From Jacobin
Cultural Foreclosure
With so much destroyed by McCarthyism, one cannot help asking, how might the US cultural landscape look today if not for these anti-Communist attacks?
In 1970, the New York Times interviewed Tex Ritter, actor, cowboy singer, onetime president and founder of the Country Music Association. Ritter was instrumental in ingratiating country music to then president Richard Nixon, helping tailor its conservative image as the music of Nixon’s “silent majority.” In the 1930s, Ritter had lived in New York, attending and even performing at the folk music hootenannies put on by artists and bohemians around the city. Ritter told the Times,
The years I was in New York I became quite well acquainted with the Communists. I knew them. They would listen to ma songs . . . At one time called myself a folk singer. It got to the point there for a few years where it was very difficult to tell where folk music ended and Communism began. So that’s when I quit calling myself a folk singer.
Ritter’s anecdote speaks to the role anti-communism played in shaping so many notions about popular music, in particular the divisions between folk and country. What was called folk was in fact a diverse constellation of regional styles and sounds. Plenty of artists, such as Josh White or Lead Belly, were writings songs across blues and folk genres. Ritter’s own words point to a similar porousness concerning what we now understand as country music. The space for collaboration and exchange was wide, the possibilities for new forms and modes of expression almost endless, lending credence to Lee Hays’s description of “a veritable renaissance of art and letters.”

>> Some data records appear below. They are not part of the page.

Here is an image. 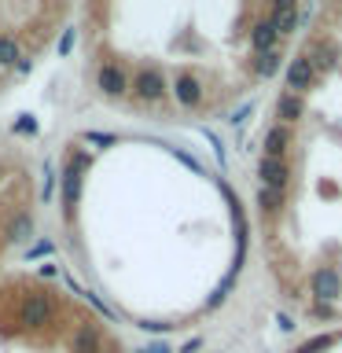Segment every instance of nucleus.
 I'll use <instances>...</instances> for the list:
<instances>
[{
	"instance_id": "obj_6",
	"label": "nucleus",
	"mask_w": 342,
	"mask_h": 353,
	"mask_svg": "<svg viewBox=\"0 0 342 353\" xmlns=\"http://www.w3.org/2000/svg\"><path fill=\"white\" fill-rule=\"evenodd\" d=\"M96 88H99V92H103L107 99H125L129 81H125V74H121L118 63L103 59V63L96 66Z\"/></svg>"
},
{
	"instance_id": "obj_3",
	"label": "nucleus",
	"mask_w": 342,
	"mask_h": 353,
	"mask_svg": "<svg viewBox=\"0 0 342 353\" xmlns=\"http://www.w3.org/2000/svg\"><path fill=\"white\" fill-rule=\"evenodd\" d=\"M55 320V298L48 291H26L19 302V324L26 327H48Z\"/></svg>"
},
{
	"instance_id": "obj_1",
	"label": "nucleus",
	"mask_w": 342,
	"mask_h": 353,
	"mask_svg": "<svg viewBox=\"0 0 342 353\" xmlns=\"http://www.w3.org/2000/svg\"><path fill=\"white\" fill-rule=\"evenodd\" d=\"M254 232L276 298L342 324V4L313 8L280 74L258 140Z\"/></svg>"
},
{
	"instance_id": "obj_5",
	"label": "nucleus",
	"mask_w": 342,
	"mask_h": 353,
	"mask_svg": "<svg viewBox=\"0 0 342 353\" xmlns=\"http://www.w3.org/2000/svg\"><path fill=\"white\" fill-rule=\"evenodd\" d=\"M110 342L103 335V327L96 324V320H81V324H74L70 331V353H107Z\"/></svg>"
},
{
	"instance_id": "obj_13",
	"label": "nucleus",
	"mask_w": 342,
	"mask_h": 353,
	"mask_svg": "<svg viewBox=\"0 0 342 353\" xmlns=\"http://www.w3.org/2000/svg\"><path fill=\"white\" fill-rule=\"evenodd\" d=\"M70 48H74V30H66V33H63V41H59V55H66Z\"/></svg>"
},
{
	"instance_id": "obj_10",
	"label": "nucleus",
	"mask_w": 342,
	"mask_h": 353,
	"mask_svg": "<svg viewBox=\"0 0 342 353\" xmlns=\"http://www.w3.org/2000/svg\"><path fill=\"white\" fill-rule=\"evenodd\" d=\"M44 254H52V243H37V247H30L26 261H37V258H44Z\"/></svg>"
},
{
	"instance_id": "obj_9",
	"label": "nucleus",
	"mask_w": 342,
	"mask_h": 353,
	"mask_svg": "<svg viewBox=\"0 0 342 353\" xmlns=\"http://www.w3.org/2000/svg\"><path fill=\"white\" fill-rule=\"evenodd\" d=\"M15 132H19V137H37V118H33V114H19Z\"/></svg>"
},
{
	"instance_id": "obj_14",
	"label": "nucleus",
	"mask_w": 342,
	"mask_h": 353,
	"mask_svg": "<svg viewBox=\"0 0 342 353\" xmlns=\"http://www.w3.org/2000/svg\"><path fill=\"white\" fill-rule=\"evenodd\" d=\"M15 70H19V74H30V70H33V59H26V55H22V63L15 66Z\"/></svg>"
},
{
	"instance_id": "obj_4",
	"label": "nucleus",
	"mask_w": 342,
	"mask_h": 353,
	"mask_svg": "<svg viewBox=\"0 0 342 353\" xmlns=\"http://www.w3.org/2000/svg\"><path fill=\"white\" fill-rule=\"evenodd\" d=\"M85 170H88V154H81V151H74L63 165V206H66V214H74L77 203H81Z\"/></svg>"
},
{
	"instance_id": "obj_11",
	"label": "nucleus",
	"mask_w": 342,
	"mask_h": 353,
	"mask_svg": "<svg viewBox=\"0 0 342 353\" xmlns=\"http://www.w3.org/2000/svg\"><path fill=\"white\" fill-rule=\"evenodd\" d=\"M85 143H114V137H107V132H85Z\"/></svg>"
},
{
	"instance_id": "obj_2",
	"label": "nucleus",
	"mask_w": 342,
	"mask_h": 353,
	"mask_svg": "<svg viewBox=\"0 0 342 353\" xmlns=\"http://www.w3.org/2000/svg\"><path fill=\"white\" fill-rule=\"evenodd\" d=\"M118 48L107 55L129 81L137 107H173L188 118L236 110L283 74L313 8L302 4H192L125 8Z\"/></svg>"
},
{
	"instance_id": "obj_12",
	"label": "nucleus",
	"mask_w": 342,
	"mask_h": 353,
	"mask_svg": "<svg viewBox=\"0 0 342 353\" xmlns=\"http://www.w3.org/2000/svg\"><path fill=\"white\" fill-rule=\"evenodd\" d=\"M44 199H52V162H44Z\"/></svg>"
},
{
	"instance_id": "obj_8",
	"label": "nucleus",
	"mask_w": 342,
	"mask_h": 353,
	"mask_svg": "<svg viewBox=\"0 0 342 353\" xmlns=\"http://www.w3.org/2000/svg\"><path fill=\"white\" fill-rule=\"evenodd\" d=\"M22 63V44L15 33H0V66L4 70H11V66Z\"/></svg>"
},
{
	"instance_id": "obj_7",
	"label": "nucleus",
	"mask_w": 342,
	"mask_h": 353,
	"mask_svg": "<svg viewBox=\"0 0 342 353\" xmlns=\"http://www.w3.org/2000/svg\"><path fill=\"white\" fill-rule=\"evenodd\" d=\"M33 228H37L33 214H30V210H19V214L11 217V225H8V243H26L33 236Z\"/></svg>"
}]
</instances>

It was McCarthyist onslaught that helped compartmentalize these various genres into narrower lanes, ultimately narrowing the space for cultural exchange. Folk, country, blues, and gospel were all siphoned into different corners, with distinct sets of rules.

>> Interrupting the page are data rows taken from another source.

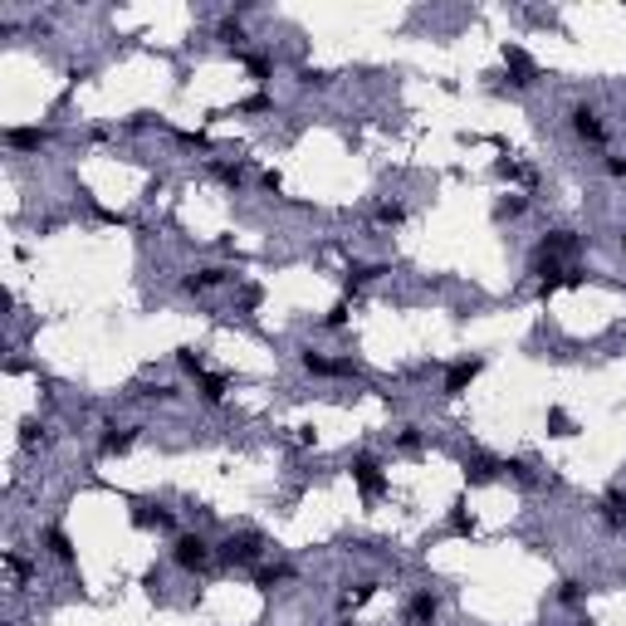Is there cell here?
Here are the masks:
<instances>
[{
	"label": "cell",
	"instance_id": "obj_21",
	"mask_svg": "<svg viewBox=\"0 0 626 626\" xmlns=\"http://www.w3.org/2000/svg\"><path fill=\"white\" fill-rule=\"evenodd\" d=\"M529 211V201L524 196H514V201H499V215H524Z\"/></svg>",
	"mask_w": 626,
	"mask_h": 626
},
{
	"label": "cell",
	"instance_id": "obj_11",
	"mask_svg": "<svg viewBox=\"0 0 626 626\" xmlns=\"http://www.w3.org/2000/svg\"><path fill=\"white\" fill-rule=\"evenodd\" d=\"M196 387H201V396H206L211 407H215L220 396H225V377H206V372H201V377H196Z\"/></svg>",
	"mask_w": 626,
	"mask_h": 626
},
{
	"label": "cell",
	"instance_id": "obj_9",
	"mask_svg": "<svg viewBox=\"0 0 626 626\" xmlns=\"http://www.w3.org/2000/svg\"><path fill=\"white\" fill-rule=\"evenodd\" d=\"M44 543H49V553L59 558V563H69V558H74V543H69V534H64V529H44Z\"/></svg>",
	"mask_w": 626,
	"mask_h": 626
},
{
	"label": "cell",
	"instance_id": "obj_5",
	"mask_svg": "<svg viewBox=\"0 0 626 626\" xmlns=\"http://www.w3.org/2000/svg\"><path fill=\"white\" fill-rule=\"evenodd\" d=\"M220 558H225V563H255V558H260V543H255V538H225V543H220Z\"/></svg>",
	"mask_w": 626,
	"mask_h": 626
},
{
	"label": "cell",
	"instance_id": "obj_25",
	"mask_svg": "<svg viewBox=\"0 0 626 626\" xmlns=\"http://www.w3.org/2000/svg\"><path fill=\"white\" fill-rule=\"evenodd\" d=\"M220 172V182H231V186H240V166H215Z\"/></svg>",
	"mask_w": 626,
	"mask_h": 626
},
{
	"label": "cell",
	"instance_id": "obj_12",
	"mask_svg": "<svg viewBox=\"0 0 626 626\" xmlns=\"http://www.w3.org/2000/svg\"><path fill=\"white\" fill-rule=\"evenodd\" d=\"M220 279H231V274H225V269H201V274L186 279V289L196 294V289H211V284H220Z\"/></svg>",
	"mask_w": 626,
	"mask_h": 626
},
{
	"label": "cell",
	"instance_id": "obj_22",
	"mask_svg": "<svg viewBox=\"0 0 626 626\" xmlns=\"http://www.w3.org/2000/svg\"><path fill=\"white\" fill-rule=\"evenodd\" d=\"M343 323H348V304H338V309L323 318V328H343Z\"/></svg>",
	"mask_w": 626,
	"mask_h": 626
},
{
	"label": "cell",
	"instance_id": "obj_13",
	"mask_svg": "<svg viewBox=\"0 0 626 626\" xmlns=\"http://www.w3.org/2000/svg\"><path fill=\"white\" fill-rule=\"evenodd\" d=\"M137 524L142 529H152V524L157 529H172V514H166V509H137Z\"/></svg>",
	"mask_w": 626,
	"mask_h": 626
},
{
	"label": "cell",
	"instance_id": "obj_16",
	"mask_svg": "<svg viewBox=\"0 0 626 626\" xmlns=\"http://www.w3.org/2000/svg\"><path fill=\"white\" fill-rule=\"evenodd\" d=\"M548 426H553V436H573V421H567V411H548Z\"/></svg>",
	"mask_w": 626,
	"mask_h": 626
},
{
	"label": "cell",
	"instance_id": "obj_15",
	"mask_svg": "<svg viewBox=\"0 0 626 626\" xmlns=\"http://www.w3.org/2000/svg\"><path fill=\"white\" fill-rule=\"evenodd\" d=\"M177 362H182V367H186L191 377H201V372H206V358H201L196 348H182V353H177Z\"/></svg>",
	"mask_w": 626,
	"mask_h": 626
},
{
	"label": "cell",
	"instance_id": "obj_26",
	"mask_svg": "<svg viewBox=\"0 0 626 626\" xmlns=\"http://www.w3.org/2000/svg\"><path fill=\"white\" fill-rule=\"evenodd\" d=\"M607 172L612 177H626V157H607Z\"/></svg>",
	"mask_w": 626,
	"mask_h": 626
},
{
	"label": "cell",
	"instance_id": "obj_6",
	"mask_svg": "<svg viewBox=\"0 0 626 626\" xmlns=\"http://www.w3.org/2000/svg\"><path fill=\"white\" fill-rule=\"evenodd\" d=\"M304 367L318 372V377H353V362H328V358H318V353H304Z\"/></svg>",
	"mask_w": 626,
	"mask_h": 626
},
{
	"label": "cell",
	"instance_id": "obj_3",
	"mask_svg": "<svg viewBox=\"0 0 626 626\" xmlns=\"http://www.w3.org/2000/svg\"><path fill=\"white\" fill-rule=\"evenodd\" d=\"M573 133H578L583 142H602V137H607V128H602V118H597V108H587V103L573 108Z\"/></svg>",
	"mask_w": 626,
	"mask_h": 626
},
{
	"label": "cell",
	"instance_id": "obj_7",
	"mask_svg": "<svg viewBox=\"0 0 626 626\" xmlns=\"http://www.w3.org/2000/svg\"><path fill=\"white\" fill-rule=\"evenodd\" d=\"M44 137H49L44 128H10V133H6V142H10L15 152H25V147H39Z\"/></svg>",
	"mask_w": 626,
	"mask_h": 626
},
{
	"label": "cell",
	"instance_id": "obj_23",
	"mask_svg": "<svg viewBox=\"0 0 626 626\" xmlns=\"http://www.w3.org/2000/svg\"><path fill=\"white\" fill-rule=\"evenodd\" d=\"M578 597H583V587H578V583H563V587H558V602H567V607H573Z\"/></svg>",
	"mask_w": 626,
	"mask_h": 626
},
{
	"label": "cell",
	"instance_id": "obj_14",
	"mask_svg": "<svg viewBox=\"0 0 626 626\" xmlns=\"http://www.w3.org/2000/svg\"><path fill=\"white\" fill-rule=\"evenodd\" d=\"M499 470H504V465H494V460H485V455H480V460H475V465H465V475H470V480H494Z\"/></svg>",
	"mask_w": 626,
	"mask_h": 626
},
{
	"label": "cell",
	"instance_id": "obj_8",
	"mask_svg": "<svg viewBox=\"0 0 626 626\" xmlns=\"http://www.w3.org/2000/svg\"><path fill=\"white\" fill-rule=\"evenodd\" d=\"M411 621H416V626H431V621H436V597H431V592H416V597H411Z\"/></svg>",
	"mask_w": 626,
	"mask_h": 626
},
{
	"label": "cell",
	"instance_id": "obj_1",
	"mask_svg": "<svg viewBox=\"0 0 626 626\" xmlns=\"http://www.w3.org/2000/svg\"><path fill=\"white\" fill-rule=\"evenodd\" d=\"M206 558H211V543H206L201 534H186V538H177V548H172V563L186 567V573H196Z\"/></svg>",
	"mask_w": 626,
	"mask_h": 626
},
{
	"label": "cell",
	"instance_id": "obj_17",
	"mask_svg": "<svg viewBox=\"0 0 626 626\" xmlns=\"http://www.w3.org/2000/svg\"><path fill=\"white\" fill-rule=\"evenodd\" d=\"M377 220H382V225H402V220H407V211L391 201V206H382V211H377Z\"/></svg>",
	"mask_w": 626,
	"mask_h": 626
},
{
	"label": "cell",
	"instance_id": "obj_2",
	"mask_svg": "<svg viewBox=\"0 0 626 626\" xmlns=\"http://www.w3.org/2000/svg\"><path fill=\"white\" fill-rule=\"evenodd\" d=\"M353 480H358V489H362L367 499H377V494L387 489V475H382V465L372 460V455H358V460H353Z\"/></svg>",
	"mask_w": 626,
	"mask_h": 626
},
{
	"label": "cell",
	"instance_id": "obj_24",
	"mask_svg": "<svg viewBox=\"0 0 626 626\" xmlns=\"http://www.w3.org/2000/svg\"><path fill=\"white\" fill-rule=\"evenodd\" d=\"M372 592H377V583H358V592H353V597H348V607H358V602H367V597H372Z\"/></svg>",
	"mask_w": 626,
	"mask_h": 626
},
{
	"label": "cell",
	"instance_id": "obj_19",
	"mask_svg": "<svg viewBox=\"0 0 626 626\" xmlns=\"http://www.w3.org/2000/svg\"><path fill=\"white\" fill-rule=\"evenodd\" d=\"M284 578H289V567H264V573H260V587H274V583H284Z\"/></svg>",
	"mask_w": 626,
	"mask_h": 626
},
{
	"label": "cell",
	"instance_id": "obj_20",
	"mask_svg": "<svg viewBox=\"0 0 626 626\" xmlns=\"http://www.w3.org/2000/svg\"><path fill=\"white\" fill-rule=\"evenodd\" d=\"M220 39H225V44H240V39H245V30H240L235 20H225V25H220Z\"/></svg>",
	"mask_w": 626,
	"mask_h": 626
},
{
	"label": "cell",
	"instance_id": "obj_10",
	"mask_svg": "<svg viewBox=\"0 0 626 626\" xmlns=\"http://www.w3.org/2000/svg\"><path fill=\"white\" fill-rule=\"evenodd\" d=\"M133 440H137V431H118V426H108V436H103V450H108V455H123Z\"/></svg>",
	"mask_w": 626,
	"mask_h": 626
},
{
	"label": "cell",
	"instance_id": "obj_18",
	"mask_svg": "<svg viewBox=\"0 0 626 626\" xmlns=\"http://www.w3.org/2000/svg\"><path fill=\"white\" fill-rule=\"evenodd\" d=\"M396 445H402V450H416V445H421V431H416V426H402V431H396Z\"/></svg>",
	"mask_w": 626,
	"mask_h": 626
},
{
	"label": "cell",
	"instance_id": "obj_4",
	"mask_svg": "<svg viewBox=\"0 0 626 626\" xmlns=\"http://www.w3.org/2000/svg\"><path fill=\"white\" fill-rule=\"evenodd\" d=\"M480 367H485L480 358H465V362H455V367H450V377H445V396H460V391H465V387L480 377Z\"/></svg>",
	"mask_w": 626,
	"mask_h": 626
}]
</instances>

The Communist Party survived the onslaught of the FBI and the blacklist, albeit with greatly diminished numbers and vigor. It wasn’t just the surveillance and repression that did them in. Nikita Khrushchev’s February 1956 speech disavowing the crimes of Stalin sent the global communist movement into disarray. The same went for the Soviet invasion of Hungary. Even as the party reeled from confusion, with members resigning in droves, the repression continued. One month after Khrushchev’s speech, the offices of the Daily Worker were raided by the IRS, claiming the paper hadn’t paid taxes. In 1958, its mounting financial problems finally forced it to cease publication.
By the time Seeger’s contempt of Congress conviction was thrown out in 1962 (he had fought it for five years), he had left the CPUSA. So had Irwin Silber, though that didn’t prevent him from being called in front of HUAC in 1958. Silber had been integral in People’s Songs and People’s Artists, its antecedent. He refused to answer questions about other members’ party affiliations, but by that point, such an issue had become moot. Even CPUSA stalwarts, such as Alan Lomax’s sister Bess and her husband Butch Hawes, both members of the Almanac Singers and cofounders of People’s Songs, were now “taking a leave from the Party.” FBI files on most of the folksingers would continue for some time, but the fact is that their ties to their ideological and political wellspring had been thoroughly severed. So had America’s strongest exemplar of cultural radicalism.
Leonard is sober in his assessment of this, not just in terms of how the party’s flaws often made the FBI’s job easier, but in insisting that this kind of repression was not exceptional in American political life. Despite the party’s often overblown rhetoric about McCarthyism indicating a slide into fascism, America’s conception of democracy has always relied on its deprivations, denials, and the limits to expression. One sees this not only in the treatment of the Communist Party, but of anarchists and suffragettes, of slaves and abolitionists.
It is also evident in the current combination of contemporary anti-communism and its attendant prudishness in regard to culture. A country that inherits the McCarthyite legacy without reckoning with it is bound to be the kind of place where a president can celebrate the assassination of leftists while his son whips up a furor about a French coming-of-age comedy on Netflix. With leaders like these, the prospects for a free and democratic culture remain dim. They will always regard our ideas and art with contempt. We should extend to them the same consideration.